■ **Request**
Everything from the line that contains "Given the list" through the final line of the records should be written out exactly, and nothing outside that span.

■ **Data section**
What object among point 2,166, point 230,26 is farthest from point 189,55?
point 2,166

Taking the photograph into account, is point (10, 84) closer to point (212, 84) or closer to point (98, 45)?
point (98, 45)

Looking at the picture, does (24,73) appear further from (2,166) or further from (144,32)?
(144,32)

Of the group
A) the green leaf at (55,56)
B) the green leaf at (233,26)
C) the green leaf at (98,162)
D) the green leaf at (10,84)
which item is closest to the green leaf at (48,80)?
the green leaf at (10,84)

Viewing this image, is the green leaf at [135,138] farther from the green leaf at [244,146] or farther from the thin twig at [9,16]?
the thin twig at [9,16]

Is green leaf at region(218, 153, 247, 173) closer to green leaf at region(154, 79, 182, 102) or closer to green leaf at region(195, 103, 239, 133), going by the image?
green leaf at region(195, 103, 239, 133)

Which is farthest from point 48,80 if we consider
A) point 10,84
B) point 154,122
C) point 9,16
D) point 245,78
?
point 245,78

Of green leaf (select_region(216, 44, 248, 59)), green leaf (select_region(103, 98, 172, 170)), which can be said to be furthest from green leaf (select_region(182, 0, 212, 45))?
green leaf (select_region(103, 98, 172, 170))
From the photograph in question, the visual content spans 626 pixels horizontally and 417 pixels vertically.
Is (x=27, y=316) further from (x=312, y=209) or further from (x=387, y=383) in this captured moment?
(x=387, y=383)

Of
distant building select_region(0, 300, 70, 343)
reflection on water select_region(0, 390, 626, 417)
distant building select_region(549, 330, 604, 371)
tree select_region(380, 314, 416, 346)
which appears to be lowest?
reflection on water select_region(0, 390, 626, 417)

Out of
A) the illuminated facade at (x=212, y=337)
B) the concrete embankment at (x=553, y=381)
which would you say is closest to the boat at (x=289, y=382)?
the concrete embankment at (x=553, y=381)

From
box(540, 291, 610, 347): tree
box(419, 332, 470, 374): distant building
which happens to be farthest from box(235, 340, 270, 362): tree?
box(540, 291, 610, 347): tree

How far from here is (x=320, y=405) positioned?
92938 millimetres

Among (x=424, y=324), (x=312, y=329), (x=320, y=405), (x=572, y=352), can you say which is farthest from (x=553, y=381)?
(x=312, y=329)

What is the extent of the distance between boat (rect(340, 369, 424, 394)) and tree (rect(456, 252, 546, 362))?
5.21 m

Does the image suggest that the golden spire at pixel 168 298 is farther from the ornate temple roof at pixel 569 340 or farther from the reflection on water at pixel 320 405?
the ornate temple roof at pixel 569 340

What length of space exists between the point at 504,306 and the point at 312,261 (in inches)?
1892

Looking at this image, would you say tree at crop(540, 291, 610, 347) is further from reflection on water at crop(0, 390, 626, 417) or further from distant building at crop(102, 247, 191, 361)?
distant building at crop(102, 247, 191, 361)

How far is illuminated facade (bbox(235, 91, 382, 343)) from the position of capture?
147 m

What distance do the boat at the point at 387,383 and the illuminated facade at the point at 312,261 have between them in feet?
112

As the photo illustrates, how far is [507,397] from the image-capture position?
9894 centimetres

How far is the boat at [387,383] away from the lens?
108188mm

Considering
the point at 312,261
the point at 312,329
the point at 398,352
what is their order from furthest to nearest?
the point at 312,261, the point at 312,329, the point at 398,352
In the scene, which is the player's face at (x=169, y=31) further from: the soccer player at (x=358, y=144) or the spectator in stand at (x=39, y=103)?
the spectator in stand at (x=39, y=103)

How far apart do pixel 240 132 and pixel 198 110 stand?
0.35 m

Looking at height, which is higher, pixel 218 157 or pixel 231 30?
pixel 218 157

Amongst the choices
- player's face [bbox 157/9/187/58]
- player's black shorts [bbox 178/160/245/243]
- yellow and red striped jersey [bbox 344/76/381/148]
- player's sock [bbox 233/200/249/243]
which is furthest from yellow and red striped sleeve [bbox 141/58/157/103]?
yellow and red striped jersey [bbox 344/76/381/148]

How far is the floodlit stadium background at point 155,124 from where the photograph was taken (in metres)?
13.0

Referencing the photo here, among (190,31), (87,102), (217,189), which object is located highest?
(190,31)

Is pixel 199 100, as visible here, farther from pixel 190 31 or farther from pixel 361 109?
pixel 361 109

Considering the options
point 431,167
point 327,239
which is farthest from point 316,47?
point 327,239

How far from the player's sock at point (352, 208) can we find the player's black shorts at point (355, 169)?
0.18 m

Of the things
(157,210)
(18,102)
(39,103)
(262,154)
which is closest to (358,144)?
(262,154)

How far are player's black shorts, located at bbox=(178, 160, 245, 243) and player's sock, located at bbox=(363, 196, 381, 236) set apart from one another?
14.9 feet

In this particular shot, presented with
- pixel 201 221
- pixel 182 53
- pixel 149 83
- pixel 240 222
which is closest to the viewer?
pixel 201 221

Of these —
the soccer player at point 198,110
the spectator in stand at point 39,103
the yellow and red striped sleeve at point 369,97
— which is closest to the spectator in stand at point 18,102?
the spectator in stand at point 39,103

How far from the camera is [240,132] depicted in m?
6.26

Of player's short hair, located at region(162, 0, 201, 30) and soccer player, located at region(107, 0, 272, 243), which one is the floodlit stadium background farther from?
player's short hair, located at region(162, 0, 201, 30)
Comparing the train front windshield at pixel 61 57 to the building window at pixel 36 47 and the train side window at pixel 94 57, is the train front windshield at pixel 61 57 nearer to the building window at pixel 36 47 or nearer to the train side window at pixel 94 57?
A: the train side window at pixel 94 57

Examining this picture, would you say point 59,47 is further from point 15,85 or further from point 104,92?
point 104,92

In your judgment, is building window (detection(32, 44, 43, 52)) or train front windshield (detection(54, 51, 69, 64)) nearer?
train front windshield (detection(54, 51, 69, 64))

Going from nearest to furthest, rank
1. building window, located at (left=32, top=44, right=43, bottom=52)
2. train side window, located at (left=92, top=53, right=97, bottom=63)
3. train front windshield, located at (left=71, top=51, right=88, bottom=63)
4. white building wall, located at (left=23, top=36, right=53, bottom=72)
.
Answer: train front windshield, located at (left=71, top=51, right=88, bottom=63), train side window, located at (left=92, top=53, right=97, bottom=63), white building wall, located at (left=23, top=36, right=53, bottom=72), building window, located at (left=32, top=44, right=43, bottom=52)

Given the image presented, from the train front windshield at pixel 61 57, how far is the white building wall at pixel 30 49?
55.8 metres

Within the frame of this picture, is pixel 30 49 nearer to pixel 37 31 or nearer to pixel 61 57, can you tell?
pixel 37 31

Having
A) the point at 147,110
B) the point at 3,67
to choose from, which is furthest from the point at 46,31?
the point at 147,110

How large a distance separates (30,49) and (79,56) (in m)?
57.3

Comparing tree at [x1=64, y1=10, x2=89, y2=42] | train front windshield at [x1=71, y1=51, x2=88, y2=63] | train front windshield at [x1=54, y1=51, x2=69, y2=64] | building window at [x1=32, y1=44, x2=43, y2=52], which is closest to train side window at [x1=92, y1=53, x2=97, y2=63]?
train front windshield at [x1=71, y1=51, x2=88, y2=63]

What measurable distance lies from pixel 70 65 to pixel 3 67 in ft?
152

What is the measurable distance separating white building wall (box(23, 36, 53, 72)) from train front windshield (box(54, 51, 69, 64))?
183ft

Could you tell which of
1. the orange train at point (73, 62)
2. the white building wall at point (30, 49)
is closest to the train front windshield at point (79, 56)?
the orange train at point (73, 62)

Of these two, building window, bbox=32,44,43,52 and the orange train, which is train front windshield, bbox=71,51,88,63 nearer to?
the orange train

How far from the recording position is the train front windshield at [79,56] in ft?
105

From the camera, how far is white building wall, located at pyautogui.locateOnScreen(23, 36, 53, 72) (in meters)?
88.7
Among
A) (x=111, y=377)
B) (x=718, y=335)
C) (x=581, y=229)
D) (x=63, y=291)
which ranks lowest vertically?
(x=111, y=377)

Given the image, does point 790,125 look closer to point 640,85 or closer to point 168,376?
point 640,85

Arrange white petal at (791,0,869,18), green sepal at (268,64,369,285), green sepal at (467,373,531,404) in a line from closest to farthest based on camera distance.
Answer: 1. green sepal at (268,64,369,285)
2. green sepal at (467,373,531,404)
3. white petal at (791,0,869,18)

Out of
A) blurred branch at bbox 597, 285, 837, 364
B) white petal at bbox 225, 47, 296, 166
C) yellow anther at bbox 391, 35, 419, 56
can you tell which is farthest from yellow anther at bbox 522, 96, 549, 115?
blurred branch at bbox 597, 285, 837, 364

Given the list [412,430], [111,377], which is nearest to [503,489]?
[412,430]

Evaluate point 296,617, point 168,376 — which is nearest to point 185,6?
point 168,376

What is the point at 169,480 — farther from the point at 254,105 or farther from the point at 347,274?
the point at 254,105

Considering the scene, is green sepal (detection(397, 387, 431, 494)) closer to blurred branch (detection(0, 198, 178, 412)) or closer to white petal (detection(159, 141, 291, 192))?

■ **Finished task**
Given the list [412,430], [111,377], which is nearest to [503,489]?
[412,430]

Evaluate point 296,617, point 168,376 — which is nearest to point 185,6?
point 168,376

What is the point at 169,480 — farther from the point at 254,105 or farther from the point at 347,274?
the point at 254,105

Considering the scene, is green sepal (detection(397, 387, 431, 494)) closer to blurred branch (detection(0, 198, 178, 412)) or closer to white petal (detection(159, 141, 291, 192))?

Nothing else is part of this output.